■ **Instruction 1**: Render the lines of the records below, from the start of the records through the line containing "(272, 97), (293, 112)" inclusive, as a JSON list of strings with one string per line and blank lines omitted.

# Libraries & Packages

In [None]:
!pip install rouge

In [None]:
!pip install sentence_transformers

In [4]:
import nltk
import string
import string
nltk.download('punkt')
from nltk.tokenize import sent_tokenize
from nltk.tokenize import word_tokenize
from gensim.test.utils import common_texts
import spacy
from sklearn.metrics.pairwise import cosine_similarity
import networkx as nx
from sklearn.feature_extraction.text import TfidfVectorizer
import pandas as pd
import numpy as np
from rouge import Rouge
from gensim.models import Doc2Vec
from gensim.models.doc2vec import TaggedDocument


[nltk_data] Downloading package punkt to /root/nltk_data...
[nltk_data]   Unzipping tokenizers/punkt.zip.


In [None]:
from sentence_transformers import SentenceTransformer
model = SentenceTransformer('all-MiniLM-L6-v2')


In [None]:
from transformers import AutoTokenizer, AutoModelWithLMHead
tokenizer=AutoTokenizer.from_pretrained('T5-base')
model=AutoModelWithLMHead.from_pretrained('T5-base', return_dict=True)


# Data and Methodology

In [5]:
# Clean the srt and get a clean text
def clean_text(subs):
    clean_subtitles = []
    for sub in subs:
        sub = sub.lower()
        sub = sub.translate(str.maketrans('', '', string.punctuation.replace('.', '')))
        sub = ''.join([i for i in sub if not i.isdigit()])
        clean_subtitles.append(sub)
    cleaned_text = ' '.join(clean_subtitles)
    return cleaned_text.replace("  ", " ")

In [6]:
# Split into sentences
def split_into_sentences(text):
    sentences = nltk.sent_tokenize(text)
    return sentences


In [7]:
# Tokenize sentences
def tokenize_sentences(sentences):
    tokenized_sentences = [nltk.word_tokenize(sentence) for sentence in sentences]
    return tokenized_sentences


In [8]:
# Convert sentences into vectors and Use TF-IDF to find keyword scores
def vectorize_sentences(tokenized_sentences):
    tfidf_vectorizer = TfidfVectorizer(tokenizer=lambda x: x, preprocessor=lambda x: x)

■ **Instruction 2**: Continue the text-summarization notebook above, picking up directly after its final line.

Excerpts from a detection dataset

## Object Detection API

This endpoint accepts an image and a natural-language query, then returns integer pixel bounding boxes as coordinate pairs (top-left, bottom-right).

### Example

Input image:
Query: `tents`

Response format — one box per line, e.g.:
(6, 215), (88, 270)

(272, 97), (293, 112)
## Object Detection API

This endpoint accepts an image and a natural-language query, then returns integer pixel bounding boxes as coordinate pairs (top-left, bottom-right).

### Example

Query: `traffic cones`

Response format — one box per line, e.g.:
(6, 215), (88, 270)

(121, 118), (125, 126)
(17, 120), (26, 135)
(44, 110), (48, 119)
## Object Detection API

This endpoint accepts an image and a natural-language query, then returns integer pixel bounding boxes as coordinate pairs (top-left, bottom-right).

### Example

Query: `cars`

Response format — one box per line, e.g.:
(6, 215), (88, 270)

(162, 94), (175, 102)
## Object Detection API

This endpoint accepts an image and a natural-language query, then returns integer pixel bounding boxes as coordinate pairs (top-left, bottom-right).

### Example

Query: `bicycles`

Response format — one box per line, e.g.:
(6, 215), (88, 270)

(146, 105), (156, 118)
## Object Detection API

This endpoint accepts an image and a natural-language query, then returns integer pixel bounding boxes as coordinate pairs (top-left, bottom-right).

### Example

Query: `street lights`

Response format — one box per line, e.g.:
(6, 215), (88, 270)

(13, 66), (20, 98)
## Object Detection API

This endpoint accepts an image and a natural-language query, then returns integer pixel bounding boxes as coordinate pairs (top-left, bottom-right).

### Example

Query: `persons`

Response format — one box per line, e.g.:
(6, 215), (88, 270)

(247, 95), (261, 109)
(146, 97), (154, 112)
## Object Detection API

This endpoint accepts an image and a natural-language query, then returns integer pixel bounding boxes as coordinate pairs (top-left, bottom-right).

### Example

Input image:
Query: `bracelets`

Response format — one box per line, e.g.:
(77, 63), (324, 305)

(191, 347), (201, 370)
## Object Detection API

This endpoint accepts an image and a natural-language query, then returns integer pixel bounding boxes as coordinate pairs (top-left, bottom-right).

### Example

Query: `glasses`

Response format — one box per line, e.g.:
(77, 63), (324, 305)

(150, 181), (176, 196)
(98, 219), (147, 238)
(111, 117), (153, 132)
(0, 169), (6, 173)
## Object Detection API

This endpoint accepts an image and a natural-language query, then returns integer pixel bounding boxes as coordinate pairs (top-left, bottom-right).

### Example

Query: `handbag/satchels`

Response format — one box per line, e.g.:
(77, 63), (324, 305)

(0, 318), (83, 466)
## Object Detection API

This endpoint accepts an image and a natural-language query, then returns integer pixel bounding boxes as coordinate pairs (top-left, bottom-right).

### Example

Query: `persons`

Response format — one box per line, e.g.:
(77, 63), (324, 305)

■ **Written response 1**:
[
  "## Object Detection API",
  "This endpoint accepts an image and a natural-language query, then returns integer pixel bounding boxes as coordinate pairs (top-left, bottom-right).",
  "### Example",
  "Input image:",
  "Query: `tents`",
  "Response format — one box per line, e.g.:",
  "(6, 215), (88, 270)",
  "(272, 97), (293, 112)"
]

■ **Written response 2**:
    tfidf_matrix = tfidf_vectorizer.fit_transform(tokenized_sentences)
    feature_names = tfidf_vectorizer.get_feature_names_out()
    return tfidf_matrix, feature_names


In [9]:
def vectorize_sentences2(tokenized_sentences):
    # Create TaggedDocument objects for Doc2Vec
    tagged_data = [TaggedDocument(words=sentence, tags=[str(i)]) for i, sentence in enumerate(tokenized_sentences)]

    # Train a Doc2Vec model
    model = Doc2Vec(vector_size=100, window=2, min_count=1, workers=4, epochs=20)
    model.build_vocab(tagged_data)
    model.train(tagged_data, total_examples=model.corpus_count, epochs=model.epochs)

    # Create vectors for each sentence
    doc2vec_vectors = [model.infer_vector(sentence) for sentence in tokenized_sentences]

    return doc2vec_vectors


In [10]:
def vectorize_sentences3(text):
  # Try the T5 embbeding
  inputs=tokenizer.encode("sumarize: " + text, return_tensors='pt', max_length=512, truncation=True)
  output = model.generate(inputs, min_length=80, max_length=100)
  summary=tokenizer.decode(output[0])
  return summary

In [11]:
# Create a similarity matrix
def create_similarity_matrix(tfidf_matrix):

    similarity_matrix = cosine_similarity(tfidf_matrix)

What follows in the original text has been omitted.